Bitcoin’s recent surge back to the $71,000 mark has left traders surprised and optimistic, following one of the largest accumulation days in years. Blockchain analytics firm Santiment reported a significant rebound on March 25, attributing it to a massive accumulation by key stakeholders over the weekend.
The term ‘sharks’ and ‘whales,’ referring to wallets holding between 10 and 10,000 coins, amassed 51,959 Bitcoins on March 24, amounting to approximately $3.4 billion at the time. This accumulation represented 0.263% of the total available supply in just one day, signaling a strong bullish sentiment among major players in the market.
With the Bitcoin halving looming approximately three weeks away on or around April 19, analysts anticipate continued growth in these wallets, potentially driving positive impacts on the overall cryptocurrency market.
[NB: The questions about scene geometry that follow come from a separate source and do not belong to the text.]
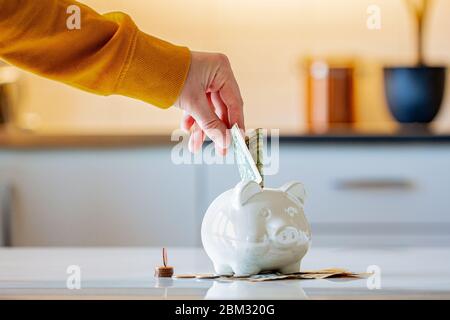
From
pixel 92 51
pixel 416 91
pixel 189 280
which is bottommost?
pixel 189 280

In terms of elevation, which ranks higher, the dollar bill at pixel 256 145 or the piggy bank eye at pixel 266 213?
the dollar bill at pixel 256 145

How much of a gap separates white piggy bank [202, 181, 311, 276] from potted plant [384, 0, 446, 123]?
196 centimetres

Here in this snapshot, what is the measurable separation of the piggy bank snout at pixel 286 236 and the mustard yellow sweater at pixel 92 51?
266 mm

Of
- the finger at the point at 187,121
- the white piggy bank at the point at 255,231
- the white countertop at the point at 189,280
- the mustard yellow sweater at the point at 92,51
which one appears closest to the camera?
the white countertop at the point at 189,280

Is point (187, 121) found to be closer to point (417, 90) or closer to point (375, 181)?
point (375, 181)

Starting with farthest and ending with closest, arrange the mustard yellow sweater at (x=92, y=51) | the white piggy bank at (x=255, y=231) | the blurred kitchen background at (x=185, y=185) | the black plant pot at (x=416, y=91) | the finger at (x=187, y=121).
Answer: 1. the black plant pot at (x=416, y=91)
2. the blurred kitchen background at (x=185, y=185)
3. the finger at (x=187, y=121)
4. the mustard yellow sweater at (x=92, y=51)
5. the white piggy bank at (x=255, y=231)

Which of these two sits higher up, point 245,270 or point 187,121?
point 187,121

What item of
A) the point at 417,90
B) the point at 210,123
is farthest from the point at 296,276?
the point at 417,90

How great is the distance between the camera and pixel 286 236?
41.1 inches

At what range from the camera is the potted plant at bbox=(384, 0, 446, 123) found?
296 cm

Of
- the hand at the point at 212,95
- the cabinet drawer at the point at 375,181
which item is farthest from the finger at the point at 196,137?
the cabinet drawer at the point at 375,181

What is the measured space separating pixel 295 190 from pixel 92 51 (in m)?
0.31

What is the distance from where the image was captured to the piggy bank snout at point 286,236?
1.04 metres

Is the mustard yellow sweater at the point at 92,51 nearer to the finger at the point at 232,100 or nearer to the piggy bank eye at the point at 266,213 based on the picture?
the finger at the point at 232,100
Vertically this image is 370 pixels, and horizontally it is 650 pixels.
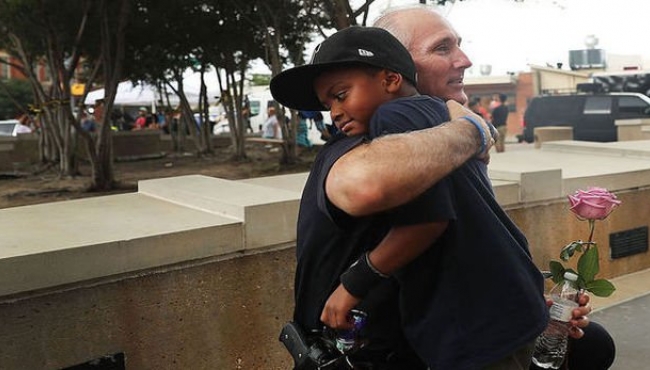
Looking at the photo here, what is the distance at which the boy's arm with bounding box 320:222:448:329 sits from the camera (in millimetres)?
1547

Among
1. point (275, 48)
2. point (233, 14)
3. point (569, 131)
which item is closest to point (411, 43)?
point (275, 48)

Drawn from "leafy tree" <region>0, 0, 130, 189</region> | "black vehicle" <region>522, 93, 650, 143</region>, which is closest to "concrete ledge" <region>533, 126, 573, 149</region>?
"black vehicle" <region>522, 93, 650, 143</region>

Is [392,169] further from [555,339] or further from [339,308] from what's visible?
[555,339]

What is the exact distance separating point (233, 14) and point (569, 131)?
27.6ft

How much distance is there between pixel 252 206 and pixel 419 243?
182 cm

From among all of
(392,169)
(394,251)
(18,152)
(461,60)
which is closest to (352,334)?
(394,251)

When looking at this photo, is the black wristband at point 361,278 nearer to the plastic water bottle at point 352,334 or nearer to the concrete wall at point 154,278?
the plastic water bottle at point 352,334

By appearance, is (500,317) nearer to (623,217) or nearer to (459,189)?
(459,189)

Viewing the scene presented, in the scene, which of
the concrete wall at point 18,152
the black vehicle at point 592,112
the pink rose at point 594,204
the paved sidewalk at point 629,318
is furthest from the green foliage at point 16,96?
the pink rose at point 594,204

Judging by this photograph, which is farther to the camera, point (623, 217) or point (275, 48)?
point (275, 48)

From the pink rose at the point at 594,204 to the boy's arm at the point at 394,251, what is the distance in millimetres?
1289

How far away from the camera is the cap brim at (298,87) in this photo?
1709 mm

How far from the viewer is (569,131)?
16.1 m

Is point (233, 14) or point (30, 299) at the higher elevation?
point (233, 14)
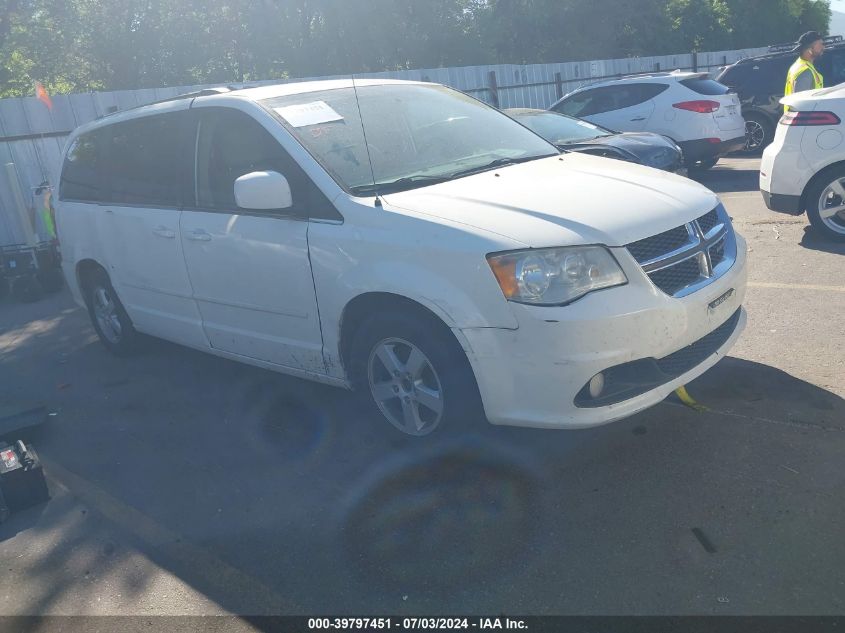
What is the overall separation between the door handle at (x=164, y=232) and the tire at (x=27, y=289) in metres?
5.18

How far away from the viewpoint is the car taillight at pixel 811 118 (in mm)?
7125

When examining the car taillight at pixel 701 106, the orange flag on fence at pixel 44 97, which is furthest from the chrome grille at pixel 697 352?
the orange flag on fence at pixel 44 97

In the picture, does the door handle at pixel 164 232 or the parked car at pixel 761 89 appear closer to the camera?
the door handle at pixel 164 232

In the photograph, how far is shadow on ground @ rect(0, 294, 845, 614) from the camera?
3.08 metres

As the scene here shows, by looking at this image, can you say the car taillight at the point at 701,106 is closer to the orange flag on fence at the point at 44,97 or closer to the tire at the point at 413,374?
the orange flag on fence at the point at 44,97

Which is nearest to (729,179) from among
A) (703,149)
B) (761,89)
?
(703,149)

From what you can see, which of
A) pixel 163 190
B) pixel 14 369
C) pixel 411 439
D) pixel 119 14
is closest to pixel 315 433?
pixel 411 439

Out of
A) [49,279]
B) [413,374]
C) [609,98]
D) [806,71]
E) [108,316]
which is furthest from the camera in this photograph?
[609,98]

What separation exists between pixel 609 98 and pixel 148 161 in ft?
30.5

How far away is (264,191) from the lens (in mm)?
4145

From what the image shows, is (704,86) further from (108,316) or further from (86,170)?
(108,316)

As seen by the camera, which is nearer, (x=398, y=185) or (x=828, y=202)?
(x=398, y=185)

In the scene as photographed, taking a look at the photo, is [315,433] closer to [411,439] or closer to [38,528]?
[411,439]

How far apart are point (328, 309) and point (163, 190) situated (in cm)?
182
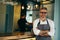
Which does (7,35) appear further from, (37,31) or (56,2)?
(56,2)

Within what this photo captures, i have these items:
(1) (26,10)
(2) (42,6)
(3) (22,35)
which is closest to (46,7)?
(2) (42,6)

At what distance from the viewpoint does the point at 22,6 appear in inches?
110

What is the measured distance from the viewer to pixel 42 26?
2947 millimetres

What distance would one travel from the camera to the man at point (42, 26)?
2924 millimetres

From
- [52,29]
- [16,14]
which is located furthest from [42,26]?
[16,14]

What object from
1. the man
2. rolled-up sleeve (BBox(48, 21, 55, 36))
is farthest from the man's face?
rolled-up sleeve (BBox(48, 21, 55, 36))

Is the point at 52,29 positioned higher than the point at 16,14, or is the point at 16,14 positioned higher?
the point at 16,14

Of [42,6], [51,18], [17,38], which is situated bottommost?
[17,38]

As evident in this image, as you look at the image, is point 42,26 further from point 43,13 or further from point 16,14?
point 16,14

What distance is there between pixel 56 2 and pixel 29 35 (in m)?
0.71

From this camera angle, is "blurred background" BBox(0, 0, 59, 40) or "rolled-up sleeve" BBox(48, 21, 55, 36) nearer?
"blurred background" BBox(0, 0, 59, 40)

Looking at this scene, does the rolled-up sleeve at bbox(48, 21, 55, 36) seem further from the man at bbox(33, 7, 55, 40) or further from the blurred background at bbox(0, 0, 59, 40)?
the blurred background at bbox(0, 0, 59, 40)

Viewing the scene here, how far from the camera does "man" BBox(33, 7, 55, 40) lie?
9.59ft

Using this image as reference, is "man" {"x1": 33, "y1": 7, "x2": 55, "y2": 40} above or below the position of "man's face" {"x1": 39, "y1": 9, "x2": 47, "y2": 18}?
below
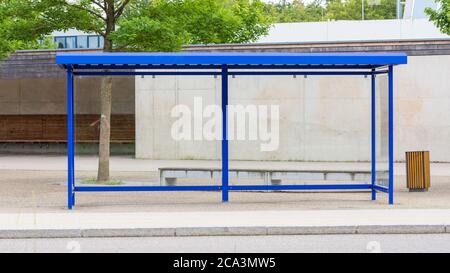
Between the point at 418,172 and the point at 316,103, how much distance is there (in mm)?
11066

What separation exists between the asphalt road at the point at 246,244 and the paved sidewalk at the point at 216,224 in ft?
0.81

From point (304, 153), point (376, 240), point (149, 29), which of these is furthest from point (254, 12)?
point (376, 240)

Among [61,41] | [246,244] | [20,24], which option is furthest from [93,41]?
[246,244]

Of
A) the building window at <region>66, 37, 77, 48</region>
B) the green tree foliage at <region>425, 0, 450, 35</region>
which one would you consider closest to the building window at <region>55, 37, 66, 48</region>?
the building window at <region>66, 37, 77, 48</region>

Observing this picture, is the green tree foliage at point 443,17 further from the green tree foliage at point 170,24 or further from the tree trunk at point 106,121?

Despite concerns about a more substantial pre-halving retrace, Bitcoin only experienced a modest 17% decline from its March 14 all-time high of $73,738, reaching a low of $61,494 on March 20, according to CoinGecko.
Technical analyst ‘Rekt Capital’ pointed out that if this recent rebound marks the end of the pre-halving retrace, Bitcoin’s performance closely mirrors its 2020 pre-halving retracement. In the current cycle, Bitcoin pulled back by approximately -18%, nearly matching the -19% retracement observed in 2020.
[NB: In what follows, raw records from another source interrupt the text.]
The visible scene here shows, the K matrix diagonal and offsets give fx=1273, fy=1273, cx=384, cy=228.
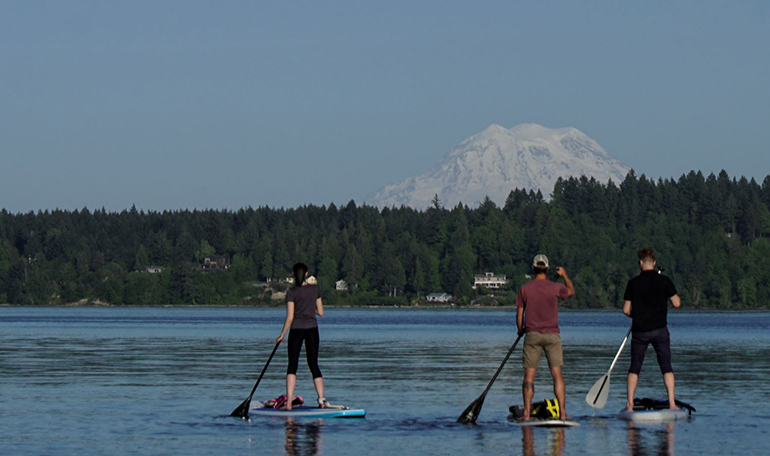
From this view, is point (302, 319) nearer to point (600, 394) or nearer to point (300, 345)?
point (300, 345)

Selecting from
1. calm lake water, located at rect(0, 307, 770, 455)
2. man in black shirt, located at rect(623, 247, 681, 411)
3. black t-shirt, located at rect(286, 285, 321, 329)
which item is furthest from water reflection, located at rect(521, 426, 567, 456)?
black t-shirt, located at rect(286, 285, 321, 329)

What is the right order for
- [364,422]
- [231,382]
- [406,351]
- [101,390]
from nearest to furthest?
[364,422] < [101,390] < [231,382] < [406,351]

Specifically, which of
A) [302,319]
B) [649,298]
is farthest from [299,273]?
[649,298]

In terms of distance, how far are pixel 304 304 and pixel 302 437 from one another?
286 centimetres

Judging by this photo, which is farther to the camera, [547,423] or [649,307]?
[649,307]

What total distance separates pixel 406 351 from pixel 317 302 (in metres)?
24.6

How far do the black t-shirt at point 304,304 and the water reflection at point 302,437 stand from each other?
1.50 meters

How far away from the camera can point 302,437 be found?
17312mm

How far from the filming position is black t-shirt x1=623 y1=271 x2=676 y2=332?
19.1 metres

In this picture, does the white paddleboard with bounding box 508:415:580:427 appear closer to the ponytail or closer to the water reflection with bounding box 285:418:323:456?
the water reflection with bounding box 285:418:323:456

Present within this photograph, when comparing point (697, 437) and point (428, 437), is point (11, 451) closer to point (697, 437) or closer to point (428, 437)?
point (428, 437)

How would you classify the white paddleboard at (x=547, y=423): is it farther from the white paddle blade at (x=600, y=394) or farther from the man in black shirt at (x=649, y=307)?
the white paddle blade at (x=600, y=394)

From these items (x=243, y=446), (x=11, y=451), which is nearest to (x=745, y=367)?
(x=243, y=446)

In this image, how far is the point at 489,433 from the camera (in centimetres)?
1775
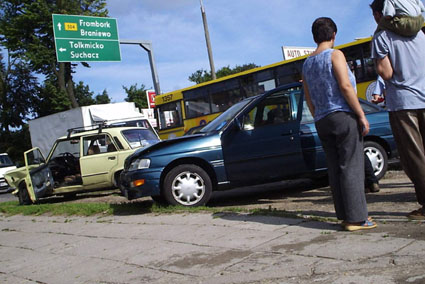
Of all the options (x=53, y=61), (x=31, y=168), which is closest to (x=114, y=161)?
(x=31, y=168)

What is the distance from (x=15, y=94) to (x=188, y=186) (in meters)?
43.3

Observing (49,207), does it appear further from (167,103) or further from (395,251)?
(167,103)

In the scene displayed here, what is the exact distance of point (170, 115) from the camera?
21.1 meters

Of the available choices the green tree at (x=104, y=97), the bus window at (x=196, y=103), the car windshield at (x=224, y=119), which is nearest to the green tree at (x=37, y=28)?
the bus window at (x=196, y=103)

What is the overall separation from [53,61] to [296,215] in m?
34.6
“Bitcoin’s resilience during this period is notable, suggesting a potentially shallower and shorter pre-halving retrace compared to historical trends,” stated ‘Rekt Capital,’ who had previously forecasted a milder retracement leading up to the halving event.
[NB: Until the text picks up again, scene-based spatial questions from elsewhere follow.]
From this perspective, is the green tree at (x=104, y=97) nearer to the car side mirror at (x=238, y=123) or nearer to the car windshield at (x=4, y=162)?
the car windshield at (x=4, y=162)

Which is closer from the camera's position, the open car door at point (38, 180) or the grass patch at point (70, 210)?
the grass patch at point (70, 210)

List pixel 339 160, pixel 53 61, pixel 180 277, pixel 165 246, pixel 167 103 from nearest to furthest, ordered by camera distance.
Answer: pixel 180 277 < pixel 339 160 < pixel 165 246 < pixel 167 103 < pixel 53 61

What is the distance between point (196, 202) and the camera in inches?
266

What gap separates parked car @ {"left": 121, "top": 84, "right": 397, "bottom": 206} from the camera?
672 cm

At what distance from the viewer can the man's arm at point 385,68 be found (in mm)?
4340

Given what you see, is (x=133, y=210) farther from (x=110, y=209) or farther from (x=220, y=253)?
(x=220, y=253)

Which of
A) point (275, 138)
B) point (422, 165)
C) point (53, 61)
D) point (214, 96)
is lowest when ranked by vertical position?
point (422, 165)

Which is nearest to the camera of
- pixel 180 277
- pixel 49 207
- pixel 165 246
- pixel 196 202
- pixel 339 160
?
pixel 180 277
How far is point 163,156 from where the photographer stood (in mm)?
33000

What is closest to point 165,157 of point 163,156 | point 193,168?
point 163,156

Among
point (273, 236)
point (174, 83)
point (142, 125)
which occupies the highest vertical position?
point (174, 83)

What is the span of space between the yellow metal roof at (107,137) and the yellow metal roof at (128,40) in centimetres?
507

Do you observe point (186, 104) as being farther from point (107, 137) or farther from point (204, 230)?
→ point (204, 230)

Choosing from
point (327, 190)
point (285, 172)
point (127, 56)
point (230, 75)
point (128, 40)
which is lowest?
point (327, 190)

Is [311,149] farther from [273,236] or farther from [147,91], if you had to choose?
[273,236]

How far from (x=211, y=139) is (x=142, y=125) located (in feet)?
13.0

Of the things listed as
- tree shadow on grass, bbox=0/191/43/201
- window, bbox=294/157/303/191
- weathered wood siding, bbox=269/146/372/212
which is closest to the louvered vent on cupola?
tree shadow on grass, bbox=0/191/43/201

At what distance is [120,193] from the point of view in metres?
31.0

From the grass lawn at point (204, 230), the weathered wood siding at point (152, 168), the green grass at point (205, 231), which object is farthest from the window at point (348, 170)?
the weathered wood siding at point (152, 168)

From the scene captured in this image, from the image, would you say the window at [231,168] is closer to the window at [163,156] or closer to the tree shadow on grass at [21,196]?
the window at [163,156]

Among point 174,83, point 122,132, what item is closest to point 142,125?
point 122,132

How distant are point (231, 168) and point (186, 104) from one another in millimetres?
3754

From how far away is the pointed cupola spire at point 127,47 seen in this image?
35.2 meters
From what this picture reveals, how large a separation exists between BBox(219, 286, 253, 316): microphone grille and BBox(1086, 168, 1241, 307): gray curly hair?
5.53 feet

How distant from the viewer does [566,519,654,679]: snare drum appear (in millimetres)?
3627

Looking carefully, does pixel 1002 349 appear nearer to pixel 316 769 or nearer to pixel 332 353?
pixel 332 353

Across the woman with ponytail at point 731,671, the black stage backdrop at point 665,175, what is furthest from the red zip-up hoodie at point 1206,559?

The sudden accumulation and subsequent price recovery have sparked renewed optimism among traders and investors, who are now closely monitoring Bitcoin’s movements as it approaches the highly anticipated halving event. Market dynamics, coupled with growing institutional interest, continue to shape the narrative around Bitcoin’s resilience and long-term prospects within the cryptocurrency ecosystem.